**ACTIVITY**: Produce word for word the lines of the data below running from the one that has "United States, site sanjuan_2016_Unit097_Ivan076." to the one that has "order: Perissodactyla", inclusive, and no others.

[Opening INFORMATION PROVIDED section]

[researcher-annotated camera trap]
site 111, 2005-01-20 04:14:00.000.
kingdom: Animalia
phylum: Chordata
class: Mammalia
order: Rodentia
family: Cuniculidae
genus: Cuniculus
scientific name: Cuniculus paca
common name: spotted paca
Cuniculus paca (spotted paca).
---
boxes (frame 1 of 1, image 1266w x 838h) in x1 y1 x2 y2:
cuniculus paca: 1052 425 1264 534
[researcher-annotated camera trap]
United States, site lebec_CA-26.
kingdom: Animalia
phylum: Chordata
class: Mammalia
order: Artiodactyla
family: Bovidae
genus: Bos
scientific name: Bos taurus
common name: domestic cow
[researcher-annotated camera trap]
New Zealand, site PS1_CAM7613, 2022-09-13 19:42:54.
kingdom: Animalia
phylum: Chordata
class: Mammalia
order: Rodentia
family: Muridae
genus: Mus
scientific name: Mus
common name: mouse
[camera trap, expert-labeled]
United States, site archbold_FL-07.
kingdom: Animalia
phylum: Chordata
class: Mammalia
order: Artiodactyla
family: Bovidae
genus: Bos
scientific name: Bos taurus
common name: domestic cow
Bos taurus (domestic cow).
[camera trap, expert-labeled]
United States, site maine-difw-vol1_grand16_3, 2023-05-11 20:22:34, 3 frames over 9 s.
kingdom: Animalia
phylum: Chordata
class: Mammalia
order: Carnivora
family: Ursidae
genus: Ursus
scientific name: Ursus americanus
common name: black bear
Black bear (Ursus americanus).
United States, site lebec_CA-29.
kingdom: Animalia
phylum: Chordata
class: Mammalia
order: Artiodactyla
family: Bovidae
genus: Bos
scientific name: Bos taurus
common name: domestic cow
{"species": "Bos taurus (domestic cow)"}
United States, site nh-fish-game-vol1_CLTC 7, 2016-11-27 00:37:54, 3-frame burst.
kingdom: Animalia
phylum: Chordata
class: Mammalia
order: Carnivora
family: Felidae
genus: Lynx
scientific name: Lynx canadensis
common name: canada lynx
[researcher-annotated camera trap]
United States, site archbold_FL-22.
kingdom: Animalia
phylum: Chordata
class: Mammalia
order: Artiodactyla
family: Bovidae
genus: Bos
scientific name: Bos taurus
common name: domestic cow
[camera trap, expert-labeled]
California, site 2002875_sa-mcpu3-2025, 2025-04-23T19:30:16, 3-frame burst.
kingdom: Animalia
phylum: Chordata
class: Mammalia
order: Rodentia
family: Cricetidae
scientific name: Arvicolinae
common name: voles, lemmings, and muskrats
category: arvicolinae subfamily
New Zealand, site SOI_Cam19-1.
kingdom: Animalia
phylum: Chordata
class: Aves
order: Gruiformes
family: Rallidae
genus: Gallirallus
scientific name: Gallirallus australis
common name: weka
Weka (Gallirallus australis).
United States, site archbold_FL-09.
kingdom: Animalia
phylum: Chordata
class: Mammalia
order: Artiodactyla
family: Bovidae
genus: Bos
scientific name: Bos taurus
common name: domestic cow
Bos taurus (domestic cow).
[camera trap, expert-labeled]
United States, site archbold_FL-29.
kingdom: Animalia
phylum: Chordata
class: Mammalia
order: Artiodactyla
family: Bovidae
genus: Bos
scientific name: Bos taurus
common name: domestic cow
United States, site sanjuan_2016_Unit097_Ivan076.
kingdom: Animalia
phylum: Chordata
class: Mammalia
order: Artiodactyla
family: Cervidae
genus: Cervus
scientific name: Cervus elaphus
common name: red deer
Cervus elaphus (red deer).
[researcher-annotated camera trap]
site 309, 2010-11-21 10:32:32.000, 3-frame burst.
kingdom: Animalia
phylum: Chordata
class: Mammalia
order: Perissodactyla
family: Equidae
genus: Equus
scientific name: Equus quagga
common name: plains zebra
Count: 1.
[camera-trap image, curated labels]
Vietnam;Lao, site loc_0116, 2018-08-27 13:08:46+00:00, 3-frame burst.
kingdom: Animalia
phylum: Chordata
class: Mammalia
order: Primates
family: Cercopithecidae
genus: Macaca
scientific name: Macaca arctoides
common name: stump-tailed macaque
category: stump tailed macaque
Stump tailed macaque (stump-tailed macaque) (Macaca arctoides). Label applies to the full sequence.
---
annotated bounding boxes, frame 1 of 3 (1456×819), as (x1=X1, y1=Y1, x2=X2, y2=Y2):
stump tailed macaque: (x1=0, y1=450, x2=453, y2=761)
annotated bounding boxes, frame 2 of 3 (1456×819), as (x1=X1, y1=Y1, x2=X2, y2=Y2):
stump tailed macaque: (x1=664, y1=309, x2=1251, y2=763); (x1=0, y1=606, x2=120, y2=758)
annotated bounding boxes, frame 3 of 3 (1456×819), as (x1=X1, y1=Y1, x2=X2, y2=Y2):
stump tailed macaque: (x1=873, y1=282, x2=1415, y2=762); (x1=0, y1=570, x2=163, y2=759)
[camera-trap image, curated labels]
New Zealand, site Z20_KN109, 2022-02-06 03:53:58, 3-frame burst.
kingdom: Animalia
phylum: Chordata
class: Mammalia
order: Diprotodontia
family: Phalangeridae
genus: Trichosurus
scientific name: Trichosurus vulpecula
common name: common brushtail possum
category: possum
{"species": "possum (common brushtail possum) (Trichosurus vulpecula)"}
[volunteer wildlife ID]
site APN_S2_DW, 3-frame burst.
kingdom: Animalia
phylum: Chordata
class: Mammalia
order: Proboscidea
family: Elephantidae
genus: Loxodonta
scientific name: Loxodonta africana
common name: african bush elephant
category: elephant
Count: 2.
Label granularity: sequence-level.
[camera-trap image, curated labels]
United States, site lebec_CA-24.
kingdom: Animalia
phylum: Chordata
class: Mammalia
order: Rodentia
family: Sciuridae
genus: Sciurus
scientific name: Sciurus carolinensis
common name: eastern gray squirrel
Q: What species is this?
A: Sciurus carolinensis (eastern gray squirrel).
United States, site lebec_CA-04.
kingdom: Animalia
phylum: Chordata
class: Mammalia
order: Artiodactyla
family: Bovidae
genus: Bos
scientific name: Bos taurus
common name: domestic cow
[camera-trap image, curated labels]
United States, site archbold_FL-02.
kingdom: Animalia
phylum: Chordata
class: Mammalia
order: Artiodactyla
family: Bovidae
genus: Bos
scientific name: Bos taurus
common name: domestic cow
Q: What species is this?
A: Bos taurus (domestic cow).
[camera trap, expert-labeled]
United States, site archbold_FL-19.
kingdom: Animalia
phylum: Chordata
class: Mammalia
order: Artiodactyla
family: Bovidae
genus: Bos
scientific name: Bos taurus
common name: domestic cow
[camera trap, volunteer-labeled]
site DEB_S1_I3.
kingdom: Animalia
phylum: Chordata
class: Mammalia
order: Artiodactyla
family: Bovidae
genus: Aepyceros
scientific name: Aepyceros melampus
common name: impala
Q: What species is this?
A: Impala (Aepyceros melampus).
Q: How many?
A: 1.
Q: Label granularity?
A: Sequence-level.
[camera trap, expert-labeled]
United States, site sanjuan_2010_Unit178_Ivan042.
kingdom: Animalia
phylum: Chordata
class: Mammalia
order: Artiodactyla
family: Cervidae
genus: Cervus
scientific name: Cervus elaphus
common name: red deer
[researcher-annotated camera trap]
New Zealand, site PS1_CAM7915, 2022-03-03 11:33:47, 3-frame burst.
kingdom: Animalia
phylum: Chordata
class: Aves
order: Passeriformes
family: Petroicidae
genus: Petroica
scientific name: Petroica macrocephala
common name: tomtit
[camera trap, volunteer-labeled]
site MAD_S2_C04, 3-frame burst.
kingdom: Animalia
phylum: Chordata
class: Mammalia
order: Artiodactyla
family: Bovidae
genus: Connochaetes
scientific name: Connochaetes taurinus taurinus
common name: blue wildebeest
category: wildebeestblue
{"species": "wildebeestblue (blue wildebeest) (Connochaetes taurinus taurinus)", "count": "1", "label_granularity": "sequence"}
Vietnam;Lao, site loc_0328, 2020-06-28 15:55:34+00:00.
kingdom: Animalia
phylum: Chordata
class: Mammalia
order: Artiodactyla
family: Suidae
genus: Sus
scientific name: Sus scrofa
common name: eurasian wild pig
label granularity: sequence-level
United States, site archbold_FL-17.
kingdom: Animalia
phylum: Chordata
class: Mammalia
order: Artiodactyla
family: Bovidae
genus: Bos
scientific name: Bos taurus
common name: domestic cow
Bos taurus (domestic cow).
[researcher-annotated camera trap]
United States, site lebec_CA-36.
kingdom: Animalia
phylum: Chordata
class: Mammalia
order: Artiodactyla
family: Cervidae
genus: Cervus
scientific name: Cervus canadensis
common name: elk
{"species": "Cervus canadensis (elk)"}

[Closing INFORMATION PROVIDED section]

**RESULT BELOW**:
United States, site sanjuan_2016_Unit097_Ivan076.
kingdom: Animalia
phylum: Chordata
class: Mammalia
order: Artiodactyla
family: Cervidae
genus: Cervus
scientific name: Cervus elaphus
common name: red deer
Cervus elaphus (red deer).
[researcher-annotated camera trap]
site 309, 2010-11-21 10:32:32.000, 3-frame burst.
kingdom: Animalia
phylum: Chordata
class: Mammalia
order: Perissodactyla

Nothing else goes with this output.